Filter the records and copy out each line that contains the word "fall", matching case exactly.

==== Provided entries

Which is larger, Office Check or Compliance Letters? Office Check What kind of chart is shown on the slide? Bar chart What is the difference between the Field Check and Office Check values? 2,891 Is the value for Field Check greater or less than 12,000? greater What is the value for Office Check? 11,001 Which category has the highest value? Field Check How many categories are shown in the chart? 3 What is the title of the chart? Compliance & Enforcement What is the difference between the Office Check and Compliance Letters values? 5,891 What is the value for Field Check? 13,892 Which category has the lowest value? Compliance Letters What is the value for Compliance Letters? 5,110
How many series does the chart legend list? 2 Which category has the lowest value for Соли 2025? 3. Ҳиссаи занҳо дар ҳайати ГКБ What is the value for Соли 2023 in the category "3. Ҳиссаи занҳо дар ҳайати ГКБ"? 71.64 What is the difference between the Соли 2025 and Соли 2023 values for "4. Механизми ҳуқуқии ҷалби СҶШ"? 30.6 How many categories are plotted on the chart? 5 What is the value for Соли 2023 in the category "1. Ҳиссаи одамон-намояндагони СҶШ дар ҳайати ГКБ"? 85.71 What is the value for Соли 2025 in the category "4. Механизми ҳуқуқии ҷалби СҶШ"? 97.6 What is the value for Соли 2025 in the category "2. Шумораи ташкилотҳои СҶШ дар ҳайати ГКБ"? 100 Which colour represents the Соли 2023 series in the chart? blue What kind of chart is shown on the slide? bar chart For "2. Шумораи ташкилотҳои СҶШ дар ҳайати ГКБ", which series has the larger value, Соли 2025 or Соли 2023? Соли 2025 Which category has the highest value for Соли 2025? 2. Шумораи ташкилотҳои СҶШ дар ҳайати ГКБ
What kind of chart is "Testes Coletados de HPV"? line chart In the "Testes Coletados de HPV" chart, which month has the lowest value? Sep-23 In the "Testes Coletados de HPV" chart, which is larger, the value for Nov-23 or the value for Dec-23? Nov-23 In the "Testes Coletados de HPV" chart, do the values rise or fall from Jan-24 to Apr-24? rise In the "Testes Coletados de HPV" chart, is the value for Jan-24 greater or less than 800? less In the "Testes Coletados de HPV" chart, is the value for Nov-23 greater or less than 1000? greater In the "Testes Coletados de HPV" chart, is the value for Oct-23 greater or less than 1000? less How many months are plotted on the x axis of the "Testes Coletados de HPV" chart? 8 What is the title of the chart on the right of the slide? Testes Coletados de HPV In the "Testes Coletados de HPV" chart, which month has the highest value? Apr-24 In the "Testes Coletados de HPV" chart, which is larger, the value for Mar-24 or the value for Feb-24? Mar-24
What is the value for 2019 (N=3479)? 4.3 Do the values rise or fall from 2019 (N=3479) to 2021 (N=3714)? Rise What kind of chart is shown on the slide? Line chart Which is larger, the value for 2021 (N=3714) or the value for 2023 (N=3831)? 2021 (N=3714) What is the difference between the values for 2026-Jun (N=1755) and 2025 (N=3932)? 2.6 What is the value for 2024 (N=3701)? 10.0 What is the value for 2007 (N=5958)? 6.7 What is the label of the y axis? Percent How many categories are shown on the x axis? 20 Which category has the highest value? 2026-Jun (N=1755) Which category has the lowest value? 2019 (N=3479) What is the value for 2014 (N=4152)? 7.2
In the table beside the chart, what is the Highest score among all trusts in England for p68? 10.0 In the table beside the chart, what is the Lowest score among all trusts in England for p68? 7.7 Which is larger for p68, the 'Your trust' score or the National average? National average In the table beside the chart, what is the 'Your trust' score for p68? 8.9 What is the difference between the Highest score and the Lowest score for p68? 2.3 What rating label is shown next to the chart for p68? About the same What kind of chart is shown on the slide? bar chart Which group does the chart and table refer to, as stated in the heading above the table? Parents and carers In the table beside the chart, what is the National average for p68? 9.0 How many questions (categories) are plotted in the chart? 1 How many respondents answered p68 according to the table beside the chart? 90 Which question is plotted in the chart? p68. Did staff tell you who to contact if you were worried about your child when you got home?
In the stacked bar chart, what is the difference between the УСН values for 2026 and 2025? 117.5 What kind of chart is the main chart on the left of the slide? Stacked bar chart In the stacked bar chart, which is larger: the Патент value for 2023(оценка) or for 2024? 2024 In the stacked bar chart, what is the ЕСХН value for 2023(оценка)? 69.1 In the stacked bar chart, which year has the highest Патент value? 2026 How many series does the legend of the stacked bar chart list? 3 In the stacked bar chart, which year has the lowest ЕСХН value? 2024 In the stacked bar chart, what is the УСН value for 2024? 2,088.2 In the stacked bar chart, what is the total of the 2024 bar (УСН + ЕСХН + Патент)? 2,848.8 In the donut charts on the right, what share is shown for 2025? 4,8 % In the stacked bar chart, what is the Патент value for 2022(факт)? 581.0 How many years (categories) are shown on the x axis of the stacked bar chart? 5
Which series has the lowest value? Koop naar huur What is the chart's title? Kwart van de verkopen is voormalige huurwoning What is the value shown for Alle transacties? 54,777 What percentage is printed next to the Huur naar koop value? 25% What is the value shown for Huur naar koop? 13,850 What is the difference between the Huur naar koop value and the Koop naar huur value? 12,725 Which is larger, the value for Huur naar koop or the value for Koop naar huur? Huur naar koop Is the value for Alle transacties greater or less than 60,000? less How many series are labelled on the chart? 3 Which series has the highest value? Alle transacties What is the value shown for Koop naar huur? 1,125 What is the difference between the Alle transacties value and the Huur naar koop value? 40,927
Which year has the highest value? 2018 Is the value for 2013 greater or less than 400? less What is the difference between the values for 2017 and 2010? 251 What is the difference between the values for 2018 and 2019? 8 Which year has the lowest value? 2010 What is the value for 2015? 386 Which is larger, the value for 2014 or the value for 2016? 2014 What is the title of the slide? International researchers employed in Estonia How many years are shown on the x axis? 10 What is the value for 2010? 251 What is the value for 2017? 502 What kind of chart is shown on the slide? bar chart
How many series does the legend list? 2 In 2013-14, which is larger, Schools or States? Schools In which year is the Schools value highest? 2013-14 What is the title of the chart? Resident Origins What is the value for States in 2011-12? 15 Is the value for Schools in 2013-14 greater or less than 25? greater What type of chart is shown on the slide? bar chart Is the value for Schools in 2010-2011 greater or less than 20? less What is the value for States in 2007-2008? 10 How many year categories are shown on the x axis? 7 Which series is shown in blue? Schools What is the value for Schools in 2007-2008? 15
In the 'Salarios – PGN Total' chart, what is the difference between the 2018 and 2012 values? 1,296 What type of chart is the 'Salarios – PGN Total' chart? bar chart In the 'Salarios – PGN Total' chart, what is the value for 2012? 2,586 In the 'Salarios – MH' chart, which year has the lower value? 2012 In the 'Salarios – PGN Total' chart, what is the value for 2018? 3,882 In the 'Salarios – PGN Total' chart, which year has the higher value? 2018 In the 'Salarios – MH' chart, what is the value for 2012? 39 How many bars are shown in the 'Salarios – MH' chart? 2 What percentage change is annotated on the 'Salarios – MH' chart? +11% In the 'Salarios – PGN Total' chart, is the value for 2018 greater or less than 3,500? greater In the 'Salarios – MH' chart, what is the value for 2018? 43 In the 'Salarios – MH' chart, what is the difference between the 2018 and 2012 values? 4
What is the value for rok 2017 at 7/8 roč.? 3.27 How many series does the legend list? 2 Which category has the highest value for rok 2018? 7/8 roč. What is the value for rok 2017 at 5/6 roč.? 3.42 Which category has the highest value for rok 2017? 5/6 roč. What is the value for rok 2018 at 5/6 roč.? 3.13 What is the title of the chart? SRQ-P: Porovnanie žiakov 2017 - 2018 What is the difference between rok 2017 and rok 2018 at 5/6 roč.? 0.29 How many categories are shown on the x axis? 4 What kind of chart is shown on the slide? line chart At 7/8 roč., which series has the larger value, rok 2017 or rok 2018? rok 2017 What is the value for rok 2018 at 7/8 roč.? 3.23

========

* Reply
What kind of chart is "Testes Coletados de HPV"? line chart In the "Testes Coletados de HPV" chart, which month has the lowest value? Sep-23 In the "Testes Coletados de HPV" chart, which is larger, the value for Nov-23 or the value for Dec-23? Nov-23 In the "Testes Coletados de HPV" chart, do the values rise or fall from Jan-24 to Apr-24? rise In the "Testes Coletados de HPV" chart, is the value for Jan-24 greater or less than 800? less In the "Testes Coletados de HPV" chart, is the value for Nov-23 greater or less than 1000? greater In the "Testes Coletados de HPV" chart, is the value for Oct-23 greater or less than 1000? less How many months are plotted on the x axis of the "Testes Coletados de HPV" chart? 8 What is the title of the chart on the right of the slide? Testes Coletados de HPV In the "Testes Coletados de HPV" chart, which month has the highest value? Apr-24 In the "Testes Coletados de HPV" chart, which is larger, the value for Mar-24 or the value for Feb-24? Mar-24
What is the value for 2019 (N=3479)? 4.3 Do the values rise or fall from 2019 (N=3479) to 2021 (N=3714)? Rise What kind of chart is shown on the slide? Line chart Which is larger, the value for 2021 (N=3714) or the value for 2023 (N=3831)? 2021 (N=3714) What is the difference between the values for 2026-Jun (N=1755) and 2025 (N=3932)? 2.6 What is the value for 2024 (N=3701)? 10.0 What is the value for 2007 (N=5958)? 6.7 What is the label of the y axis? Percent How many categories are shown on the x axis? 20 Which category has the highest value? 2026-Jun (N=1755) Which category has the lowest value? 2019 (N=3479) What is the value for 2014 (N=4152)? 7.2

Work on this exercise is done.